The plaintiffs in this case have been at it since February 2016, when they, represented by the St. Louis-based litigation powerhouse Schlichter, Bogard & Denton, first challenged the $19 billion Chevron plan’s decision to offer the Vanguard Prime Money Market Fund, rather than a lower-cost and better-performing stable value fund.

The plaintiffs had asked the full (en banc) Ninth Circuit to consider their case, arguing that the three-judge panel improperly held their claims to a strict pleading standard that conflicted with other decisions from the Ninth Circuit and other appeals courts.

The plaintiffs had argued that their case “…presents a question of exceptional importance over a rule of national application for which there is an overriding need for national uniformity, namely, the proper pleading standards to apply to a fiduciary breach claim under the Employee Retirement Income Security Act (ERISA),” specifically, is it sufficient for an ERISA plaintiff to allege indirectly that a fiduciary process was tainted by lack of effort, competence, or loyalty? The plaintiffs argue that the Seventh and Eighth Circuits hold it is, and that the Fifth Circuit and the Ninth “agree with the principles underlying those decisions” – and thus that the previous Chevron decision is in conflict, not only with those decisions, but with decisions in the Ninth Circuit itself. “The panel imposed the wrong standard, an impermissibly strict standard, which the Court en banc should correct,” they argue.

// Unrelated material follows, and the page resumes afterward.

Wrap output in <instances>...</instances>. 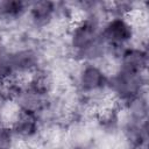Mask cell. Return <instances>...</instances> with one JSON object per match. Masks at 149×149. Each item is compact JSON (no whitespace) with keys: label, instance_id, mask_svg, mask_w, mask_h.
<instances>
[{"label":"cell","instance_id":"6da1fadb","mask_svg":"<svg viewBox=\"0 0 149 149\" xmlns=\"http://www.w3.org/2000/svg\"><path fill=\"white\" fill-rule=\"evenodd\" d=\"M74 83L78 93L86 98L108 90V76L97 63L80 62L74 76Z\"/></svg>","mask_w":149,"mask_h":149},{"label":"cell","instance_id":"7a4b0ae2","mask_svg":"<svg viewBox=\"0 0 149 149\" xmlns=\"http://www.w3.org/2000/svg\"><path fill=\"white\" fill-rule=\"evenodd\" d=\"M135 30L127 17L112 16L106 20L100 29L101 40L113 49H123L128 47L134 38Z\"/></svg>","mask_w":149,"mask_h":149},{"label":"cell","instance_id":"3957f363","mask_svg":"<svg viewBox=\"0 0 149 149\" xmlns=\"http://www.w3.org/2000/svg\"><path fill=\"white\" fill-rule=\"evenodd\" d=\"M148 65V54L143 47H126L119 58H118V69L130 72L143 74L147 71Z\"/></svg>","mask_w":149,"mask_h":149},{"label":"cell","instance_id":"277c9868","mask_svg":"<svg viewBox=\"0 0 149 149\" xmlns=\"http://www.w3.org/2000/svg\"><path fill=\"white\" fill-rule=\"evenodd\" d=\"M10 128L17 140L21 142L30 143L38 137L41 122L37 115L20 112L14 122L10 125Z\"/></svg>","mask_w":149,"mask_h":149},{"label":"cell","instance_id":"5b68a950","mask_svg":"<svg viewBox=\"0 0 149 149\" xmlns=\"http://www.w3.org/2000/svg\"><path fill=\"white\" fill-rule=\"evenodd\" d=\"M57 3L52 1H35L28 3V17L30 24L35 28H48L56 16Z\"/></svg>","mask_w":149,"mask_h":149},{"label":"cell","instance_id":"8992f818","mask_svg":"<svg viewBox=\"0 0 149 149\" xmlns=\"http://www.w3.org/2000/svg\"><path fill=\"white\" fill-rule=\"evenodd\" d=\"M121 112L126 115V122L144 123L148 116V102L146 92L125 101L121 105Z\"/></svg>","mask_w":149,"mask_h":149},{"label":"cell","instance_id":"52a82bcc","mask_svg":"<svg viewBox=\"0 0 149 149\" xmlns=\"http://www.w3.org/2000/svg\"><path fill=\"white\" fill-rule=\"evenodd\" d=\"M15 139L12 128L7 125L0 123V149H13L16 143Z\"/></svg>","mask_w":149,"mask_h":149},{"label":"cell","instance_id":"ba28073f","mask_svg":"<svg viewBox=\"0 0 149 149\" xmlns=\"http://www.w3.org/2000/svg\"><path fill=\"white\" fill-rule=\"evenodd\" d=\"M127 149H147V144H142V146H132V147H128Z\"/></svg>","mask_w":149,"mask_h":149},{"label":"cell","instance_id":"9c48e42d","mask_svg":"<svg viewBox=\"0 0 149 149\" xmlns=\"http://www.w3.org/2000/svg\"><path fill=\"white\" fill-rule=\"evenodd\" d=\"M0 123H1V121H0Z\"/></svg>","mask_w":149,"mask_h":149}]
</instances>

However, that argument proved to be unpersuasive. In a short statement, it was noted that “Judge Hurwitz has voted to deny the petition for rehearing en banc, and Judges Hawkins and Eaton so recommend. The full court has been advised of the petition for rehearing en banc, and no judge has requested a vote on whether to rehear the matter en banc.”

All of which means, of course, that the Ninth Circuit’s rejection of the plaintiffs’ case stands – basically a finding that the participants’ assertion that Chevron acted in its own interests and Vanguard’s interests rather than the participants’ interests was “entirely speculative” and “unsupported by any facts.”

The case is White et al. v. Chevron Corp. et al., case number 17-16208, in the U.S. Court of Appeals for the Ninth Circuit.